— start Given text —

She is a bespectacled, studious looking professor with an aura of a headstrong woman which many of her students find intimidating initially. In reality, she is a sweet and kind at heart teacher whose concern for her students gradually manifests itself rather involuntarily. She is taking our “Human Behaviour in Public and Non-Profit Organizations” course, one of the last courses of our MPhil coursework after which we are expected to be working on our individual dissertations.
She structures her classes mostly on the seminar format, unlike the usual Pakistani Higher Education style where professors mostly just come and read out presentation slides that they prepared once very long ago in their teaching careers. She encourages everyone to reflect upon their experiences and knowledge, and thus ensues a healthy academic debate where every opinion is respected and valued.
The topic of our class this week was “Power and Organisational Politics”, where each of us discussed various theories; the sources of power and their effects on organisational culture, decision-making, employee motivation and leadership styles.
The discussion turned very interesting when Dr. Amani asked us whether we thought politics was something inherently good or evil. The question brought us to the critical evaluation of power and politics through a moral and ethical standpoint. The class was almost unanimous in their view that particularly in Pakistani context politics is an evil; through and through.
What Dr. Amani didn’t know is that one of our class fellows, Zaman, is an aspiring politician. He found that near consensus of the class rather very disturbing, and so the aspiring politician thundered beginning with a quote from Aristotle;
“Man is by nature a political animal”

— end Given text —

> [What is required]:
Reproduce the account of the MPhil class above word for word, from its first sentence through the closing quotation.

— start Data extract —

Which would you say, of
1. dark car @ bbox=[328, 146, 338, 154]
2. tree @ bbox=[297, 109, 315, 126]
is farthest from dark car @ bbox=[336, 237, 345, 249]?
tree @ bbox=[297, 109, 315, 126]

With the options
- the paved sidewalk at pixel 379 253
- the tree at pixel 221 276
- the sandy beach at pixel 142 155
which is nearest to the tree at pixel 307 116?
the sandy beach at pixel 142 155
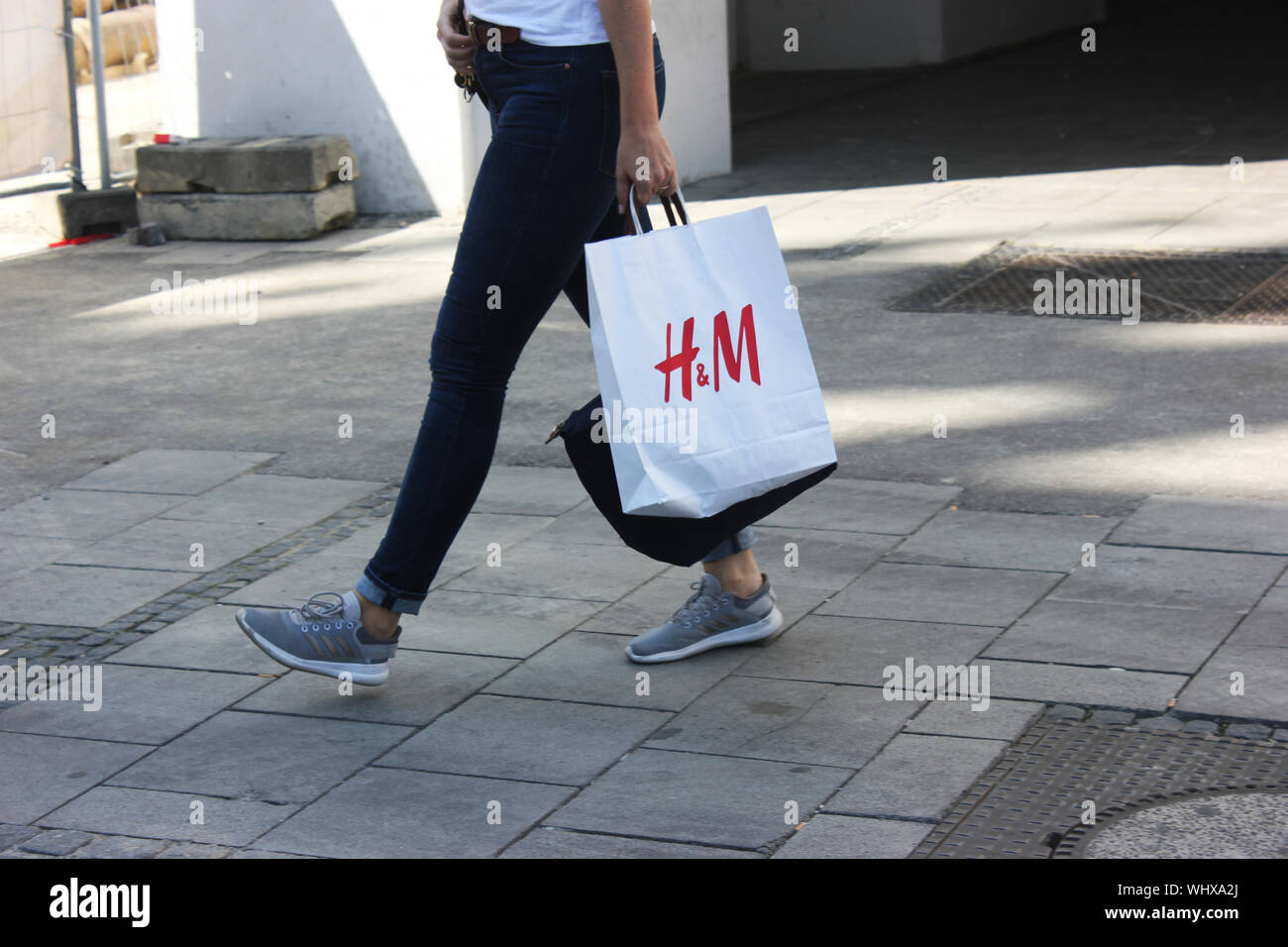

— end Data extract —

> [Reply to the task]:
She is a bespectacled, studious looking professor with an aura of a headstrong woman which many of her students find intimidating initially. In reality, she is a sweet and kind at heart teacher whose concern for her students gradually manifests itself rather involuntarily. She is taking our “Human Behaviour in Public and Non-Profit Organizations” course, one of the last courses of our MPhil coursework after which we are expected to be working on our individual dissertations.
She structures her classes mostly on the seminar format, unlike the usual Pakistani Higher Education style where professors mostly just come and read out presentation slides that they prepared once very long ago in their teaching careers. She encourages everyone to reflect upon their experiences and knowledge, and thus ensues a healthy academic debate where every opinion is respected and valued.
The topic of our class this week was “Power and Organisational Politics”, where each of us discussed various theories; the sources of power and their effects on organisational culture, decision-making, employee motivation and leadership styles.
The discussion turned very interesting when Dr. Amani asked us whether we thought politics was something inherently good or evil. The question brought us to the critical evaluation of power and politics through a moral and ethical standpoint. The class was almost unanimous in their view that particularly in Pakistani context politics is an evil; through and through.
What Dr. Amani didn’t know is that one of our class fellows, Zaman, is an aspiring politician. He found that near consensus of the class rather very disturbing, and so the aspiring politician thundered beginning with a quote from Aristotle;
“Man is by nature a political animal”